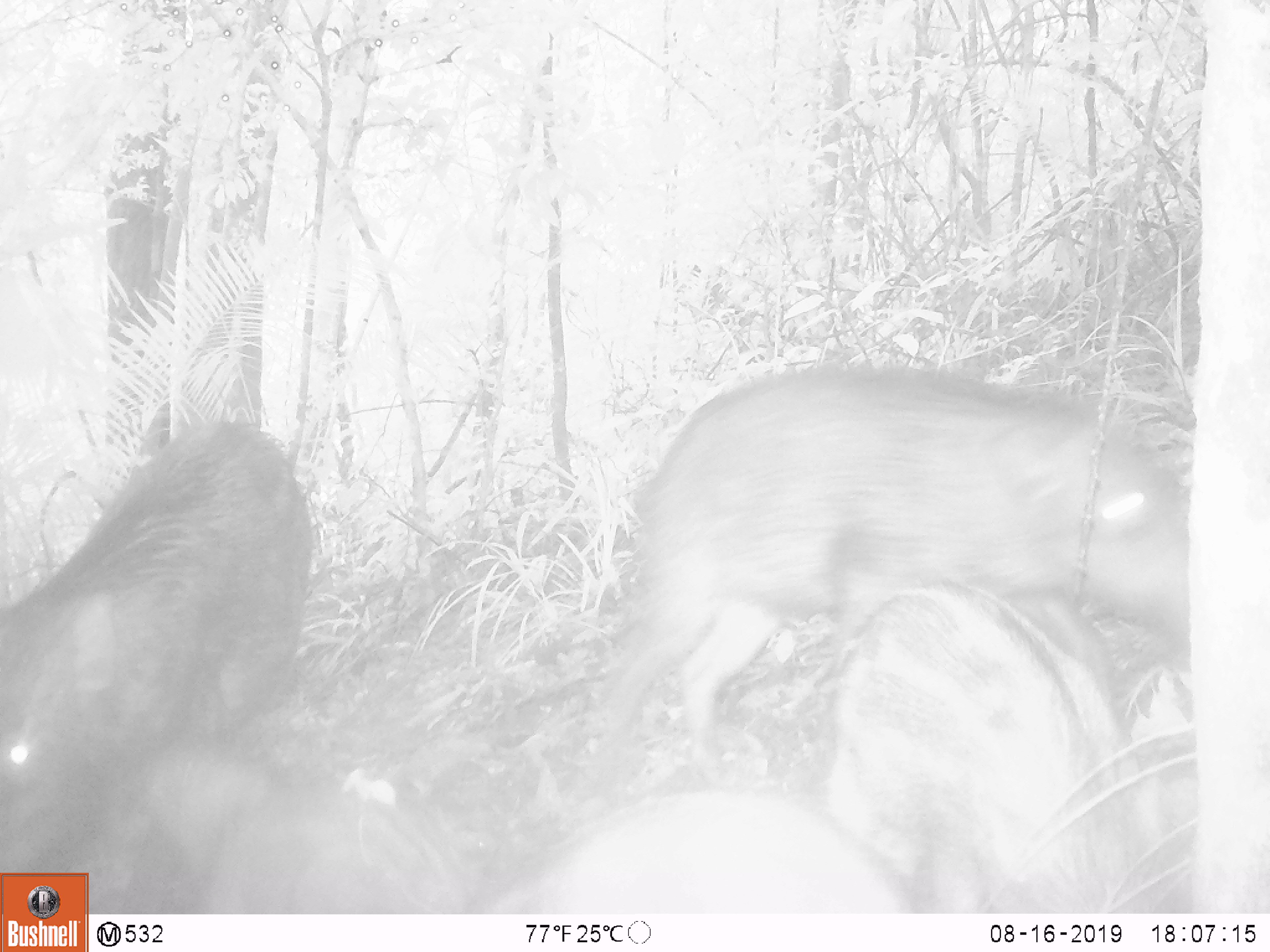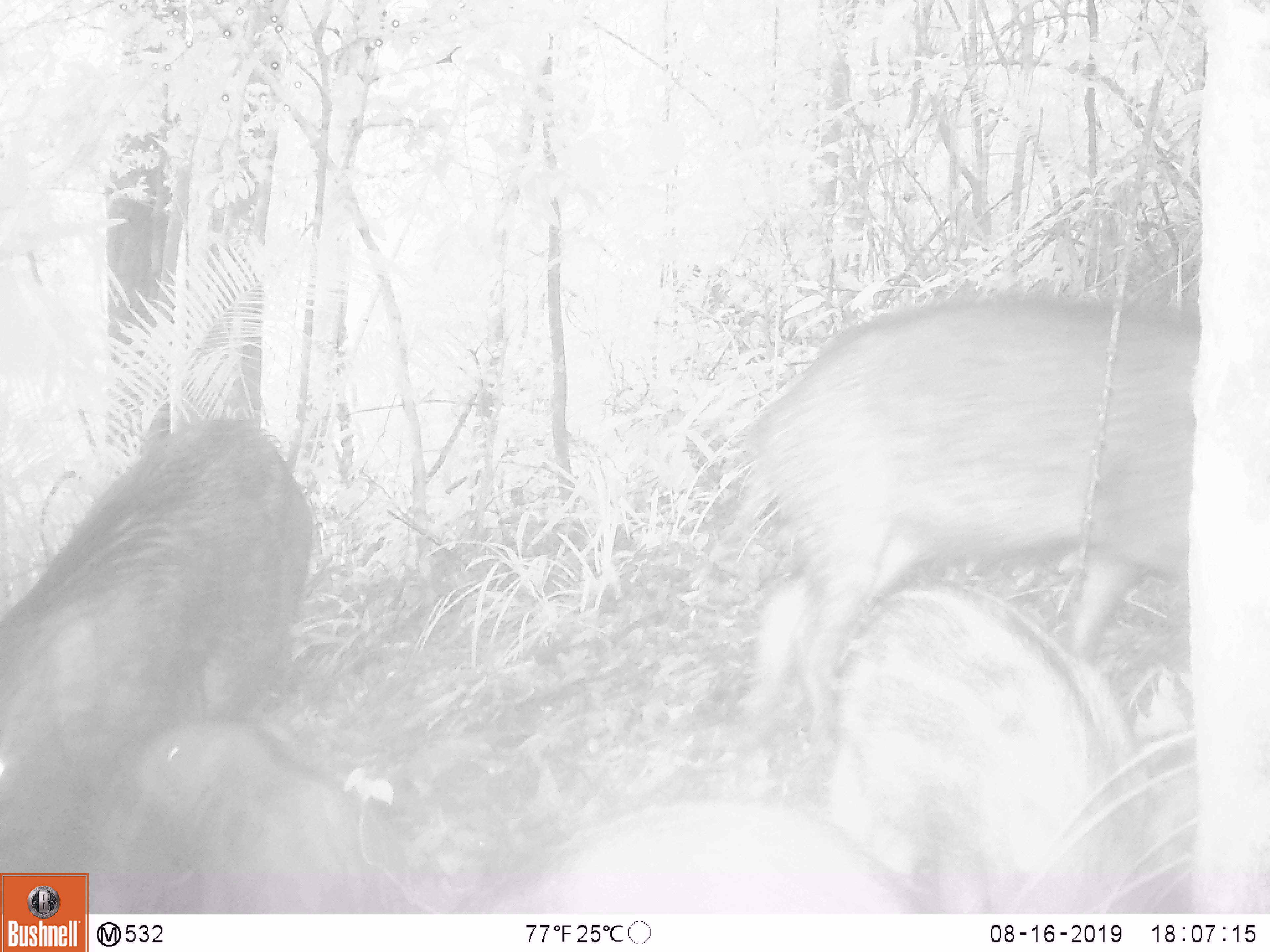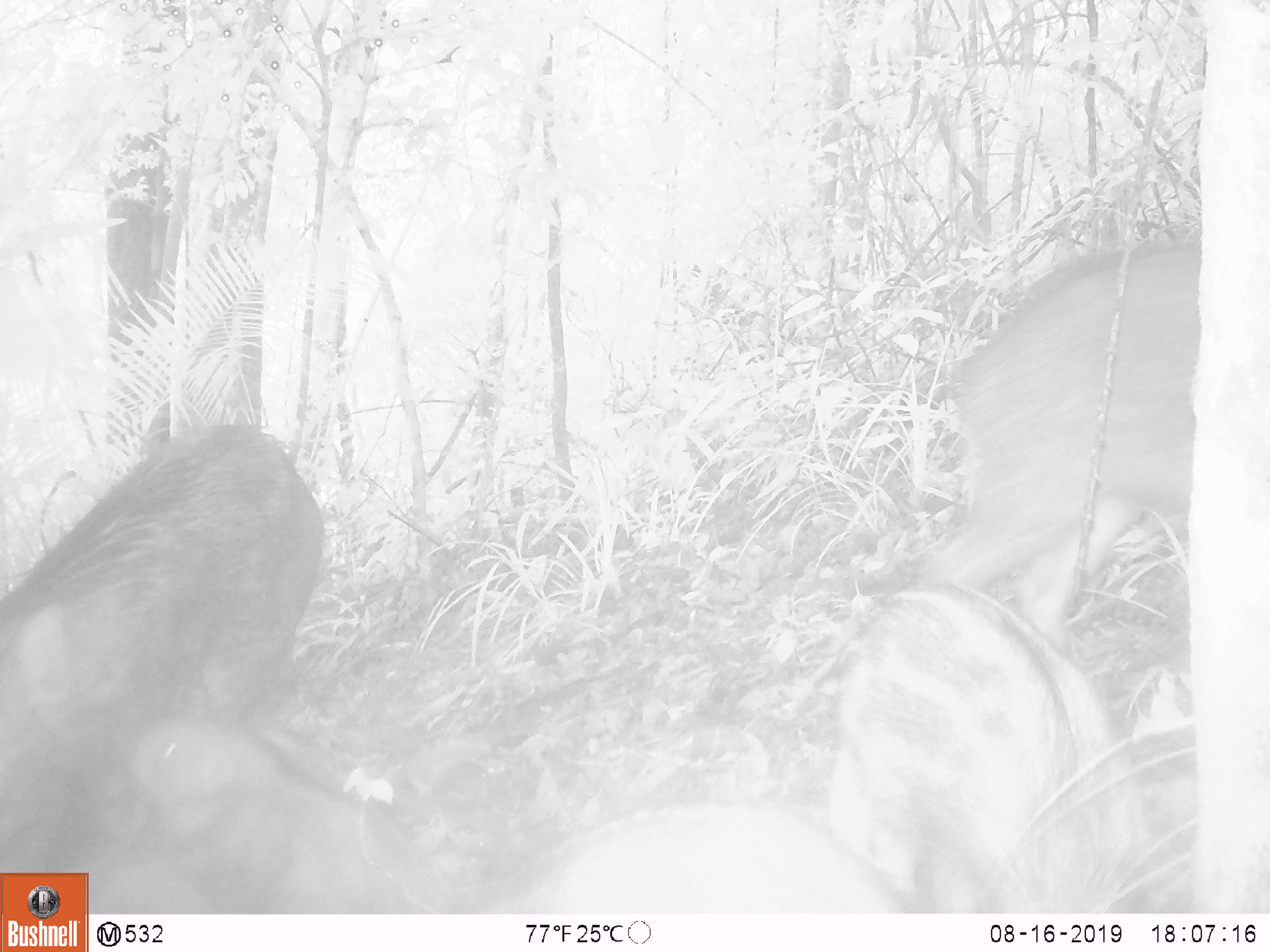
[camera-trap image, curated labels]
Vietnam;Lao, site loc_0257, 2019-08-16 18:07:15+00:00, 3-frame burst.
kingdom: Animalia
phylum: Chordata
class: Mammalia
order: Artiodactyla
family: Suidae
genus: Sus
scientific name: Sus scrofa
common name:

------

§ Problem to solve: Take the line holding "phylum: Chordata" and the lines after it through the end of the entries. Retype them exactly and add nothing.

§ Response box:
phylum: Chordata
class: Mammalia
order: Artiodactyla
family: Suidae
genus: Sus
scientific name: Sus scrofa
common name:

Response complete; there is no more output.